**Try it**
Set down the lines below exactly as they stand, please. Go from the first through the one containing "genus: Eudorcas".

[Stored items]

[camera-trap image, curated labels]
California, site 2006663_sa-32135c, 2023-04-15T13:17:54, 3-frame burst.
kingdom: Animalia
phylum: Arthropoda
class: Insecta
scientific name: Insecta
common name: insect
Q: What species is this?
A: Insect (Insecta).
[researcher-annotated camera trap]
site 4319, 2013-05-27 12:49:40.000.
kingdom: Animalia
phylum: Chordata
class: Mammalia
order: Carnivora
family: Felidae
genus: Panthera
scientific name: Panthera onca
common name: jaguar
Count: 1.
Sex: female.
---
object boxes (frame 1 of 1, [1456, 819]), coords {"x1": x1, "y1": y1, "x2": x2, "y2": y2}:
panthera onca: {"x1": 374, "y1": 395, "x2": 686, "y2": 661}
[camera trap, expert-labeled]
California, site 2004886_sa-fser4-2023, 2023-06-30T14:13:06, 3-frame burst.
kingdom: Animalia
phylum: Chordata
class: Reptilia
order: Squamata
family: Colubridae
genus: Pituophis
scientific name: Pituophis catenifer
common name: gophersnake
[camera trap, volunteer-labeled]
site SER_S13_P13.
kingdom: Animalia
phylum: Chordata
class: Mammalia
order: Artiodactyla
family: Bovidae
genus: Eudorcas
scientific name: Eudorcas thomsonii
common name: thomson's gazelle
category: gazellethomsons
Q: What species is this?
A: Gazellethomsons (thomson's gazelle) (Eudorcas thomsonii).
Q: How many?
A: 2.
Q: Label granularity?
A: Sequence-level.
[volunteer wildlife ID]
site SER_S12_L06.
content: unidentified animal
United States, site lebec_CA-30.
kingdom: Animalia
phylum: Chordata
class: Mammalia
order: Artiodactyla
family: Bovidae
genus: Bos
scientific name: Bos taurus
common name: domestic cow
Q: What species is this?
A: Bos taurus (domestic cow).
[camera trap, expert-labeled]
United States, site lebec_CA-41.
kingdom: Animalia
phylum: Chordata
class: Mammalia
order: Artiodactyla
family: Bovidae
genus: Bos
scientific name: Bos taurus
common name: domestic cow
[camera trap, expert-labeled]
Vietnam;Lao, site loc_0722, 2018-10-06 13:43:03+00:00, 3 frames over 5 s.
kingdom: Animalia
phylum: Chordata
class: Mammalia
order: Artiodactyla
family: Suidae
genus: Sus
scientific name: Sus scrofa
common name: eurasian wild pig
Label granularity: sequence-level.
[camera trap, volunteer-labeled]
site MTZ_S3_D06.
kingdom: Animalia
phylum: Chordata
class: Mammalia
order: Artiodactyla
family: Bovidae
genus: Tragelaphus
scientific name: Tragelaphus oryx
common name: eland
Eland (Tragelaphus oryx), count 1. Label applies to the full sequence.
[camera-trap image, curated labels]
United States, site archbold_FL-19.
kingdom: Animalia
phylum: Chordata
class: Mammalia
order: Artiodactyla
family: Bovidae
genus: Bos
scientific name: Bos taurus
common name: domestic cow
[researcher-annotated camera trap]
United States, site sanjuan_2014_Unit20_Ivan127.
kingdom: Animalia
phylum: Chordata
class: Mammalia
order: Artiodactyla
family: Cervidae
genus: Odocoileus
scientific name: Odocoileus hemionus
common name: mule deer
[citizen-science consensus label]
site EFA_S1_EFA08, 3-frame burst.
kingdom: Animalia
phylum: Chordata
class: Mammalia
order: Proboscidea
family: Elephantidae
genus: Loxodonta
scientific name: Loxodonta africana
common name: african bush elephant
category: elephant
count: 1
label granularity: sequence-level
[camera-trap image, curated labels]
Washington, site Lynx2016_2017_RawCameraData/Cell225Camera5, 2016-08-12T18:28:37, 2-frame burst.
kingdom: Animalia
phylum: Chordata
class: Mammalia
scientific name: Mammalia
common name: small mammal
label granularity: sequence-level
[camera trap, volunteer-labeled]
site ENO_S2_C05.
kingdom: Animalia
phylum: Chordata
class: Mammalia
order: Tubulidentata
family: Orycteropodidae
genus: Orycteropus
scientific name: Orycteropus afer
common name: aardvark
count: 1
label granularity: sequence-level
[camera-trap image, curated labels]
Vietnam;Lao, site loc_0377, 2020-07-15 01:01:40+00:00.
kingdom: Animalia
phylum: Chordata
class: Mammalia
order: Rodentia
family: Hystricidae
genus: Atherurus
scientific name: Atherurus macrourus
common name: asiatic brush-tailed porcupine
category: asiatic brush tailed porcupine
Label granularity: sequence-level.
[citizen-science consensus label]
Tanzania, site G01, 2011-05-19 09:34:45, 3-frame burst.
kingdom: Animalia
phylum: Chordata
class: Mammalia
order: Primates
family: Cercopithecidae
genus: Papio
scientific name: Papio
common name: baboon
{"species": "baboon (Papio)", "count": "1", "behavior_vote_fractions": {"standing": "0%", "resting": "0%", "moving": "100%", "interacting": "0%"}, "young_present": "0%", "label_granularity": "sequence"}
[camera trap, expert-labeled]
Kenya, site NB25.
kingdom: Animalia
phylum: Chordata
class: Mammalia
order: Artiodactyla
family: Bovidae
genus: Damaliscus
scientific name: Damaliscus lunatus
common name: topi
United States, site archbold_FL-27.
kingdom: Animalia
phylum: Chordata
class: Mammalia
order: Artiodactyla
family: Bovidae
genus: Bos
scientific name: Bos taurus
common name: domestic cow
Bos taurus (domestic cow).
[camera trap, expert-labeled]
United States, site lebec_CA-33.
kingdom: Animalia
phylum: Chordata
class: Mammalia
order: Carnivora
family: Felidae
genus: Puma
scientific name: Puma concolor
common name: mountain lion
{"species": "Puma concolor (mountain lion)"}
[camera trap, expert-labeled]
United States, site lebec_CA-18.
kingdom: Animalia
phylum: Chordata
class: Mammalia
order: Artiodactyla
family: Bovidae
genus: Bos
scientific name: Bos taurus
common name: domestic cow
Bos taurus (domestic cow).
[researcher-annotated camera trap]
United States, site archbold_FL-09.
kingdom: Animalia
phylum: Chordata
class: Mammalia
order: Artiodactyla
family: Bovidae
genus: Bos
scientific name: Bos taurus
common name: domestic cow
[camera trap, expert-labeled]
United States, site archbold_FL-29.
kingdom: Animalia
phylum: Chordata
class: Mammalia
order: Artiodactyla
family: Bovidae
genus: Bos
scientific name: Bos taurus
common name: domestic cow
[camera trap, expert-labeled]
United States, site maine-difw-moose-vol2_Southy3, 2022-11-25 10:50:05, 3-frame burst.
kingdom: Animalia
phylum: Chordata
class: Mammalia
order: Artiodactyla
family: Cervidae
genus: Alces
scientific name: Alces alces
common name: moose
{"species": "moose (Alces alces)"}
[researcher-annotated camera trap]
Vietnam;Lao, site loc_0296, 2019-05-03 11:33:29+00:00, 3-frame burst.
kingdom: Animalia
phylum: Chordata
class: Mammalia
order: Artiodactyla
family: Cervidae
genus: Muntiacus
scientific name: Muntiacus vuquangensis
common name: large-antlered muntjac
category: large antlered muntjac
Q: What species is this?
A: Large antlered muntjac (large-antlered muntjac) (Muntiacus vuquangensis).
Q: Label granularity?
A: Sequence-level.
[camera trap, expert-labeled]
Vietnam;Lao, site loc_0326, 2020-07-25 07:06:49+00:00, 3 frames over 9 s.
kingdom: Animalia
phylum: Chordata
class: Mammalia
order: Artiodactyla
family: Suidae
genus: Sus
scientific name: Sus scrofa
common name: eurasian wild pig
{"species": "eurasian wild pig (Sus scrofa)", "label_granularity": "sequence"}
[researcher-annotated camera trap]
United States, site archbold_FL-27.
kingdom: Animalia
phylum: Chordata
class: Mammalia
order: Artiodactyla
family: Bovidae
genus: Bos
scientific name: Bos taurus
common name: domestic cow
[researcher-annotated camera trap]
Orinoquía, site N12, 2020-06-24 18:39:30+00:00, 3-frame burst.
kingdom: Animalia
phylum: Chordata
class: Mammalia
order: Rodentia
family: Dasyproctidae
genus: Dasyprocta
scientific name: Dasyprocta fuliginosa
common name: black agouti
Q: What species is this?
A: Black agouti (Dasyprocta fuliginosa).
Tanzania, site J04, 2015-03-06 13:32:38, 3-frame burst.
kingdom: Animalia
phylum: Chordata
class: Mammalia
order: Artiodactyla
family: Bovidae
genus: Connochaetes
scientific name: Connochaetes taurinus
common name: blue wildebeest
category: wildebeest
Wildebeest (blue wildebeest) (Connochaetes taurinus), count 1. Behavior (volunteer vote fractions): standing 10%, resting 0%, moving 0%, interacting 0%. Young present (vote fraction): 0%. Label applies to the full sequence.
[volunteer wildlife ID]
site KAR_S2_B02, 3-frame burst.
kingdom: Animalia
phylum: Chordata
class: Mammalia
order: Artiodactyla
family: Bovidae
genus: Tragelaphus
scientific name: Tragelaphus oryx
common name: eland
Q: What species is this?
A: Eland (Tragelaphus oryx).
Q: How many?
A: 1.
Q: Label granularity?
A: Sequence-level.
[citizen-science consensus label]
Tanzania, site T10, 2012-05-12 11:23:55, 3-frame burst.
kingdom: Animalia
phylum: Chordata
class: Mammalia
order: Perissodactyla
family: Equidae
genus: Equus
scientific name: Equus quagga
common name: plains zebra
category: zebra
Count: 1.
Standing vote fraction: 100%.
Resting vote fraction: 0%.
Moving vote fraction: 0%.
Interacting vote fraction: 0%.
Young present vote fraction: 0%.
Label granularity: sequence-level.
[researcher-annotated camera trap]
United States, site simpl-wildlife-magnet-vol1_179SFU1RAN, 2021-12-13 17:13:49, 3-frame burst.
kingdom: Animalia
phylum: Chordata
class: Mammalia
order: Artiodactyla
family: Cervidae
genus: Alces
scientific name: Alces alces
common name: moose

**Your response**
[camera-trap image, curated labels]
California, site 2006663_sa-32135c, 2023-04-15T13:17:54, 3-frame burst.
kingdom: Animalia
phylum: Arthropoda
class: Insecta
scientific name: Insecta
common name: insect
Q: What species is this?
A: Insect (Insecta).
[researcher-annotated camera trap]
site 4319, 2013-05-27 12:49:40.000.
kingdom: Animalia
phylum: Chordata
class: Mammalia
order: Carnivora
family: Felidae
genus: Panthera
scientific name: Panthera onca
common name: jaguar
Count: 1.
Sex: female.
---
object boxes (frame 1 of 1, [1456, 819]), coords {"x1": x1, "y1": y1, "x2": x2, "y2": y2}:
panthera onca: {"x1": 374, "y1": 395, "x2": 686, "y2": 661}
[camera trap, expert-labeled]
California, site 2004886_sa-fser4-2023, 2023-06-30T14:13:06, 3-frame burst.
kingdom: Animalia
phylum: Chordata
class: Reptilia
order: Squamata
family: Colubridae
genus: Pituophis
scientific name: Pituophis catenifer
common name: gophersnake
[camera trap, volunteer-labeled]
site SER_S13_P13.
kingdom: Animalia
phylum: Chordata
class: Mammalia
order: Artiodactyla
family: Bovidae
genus: Eudorcas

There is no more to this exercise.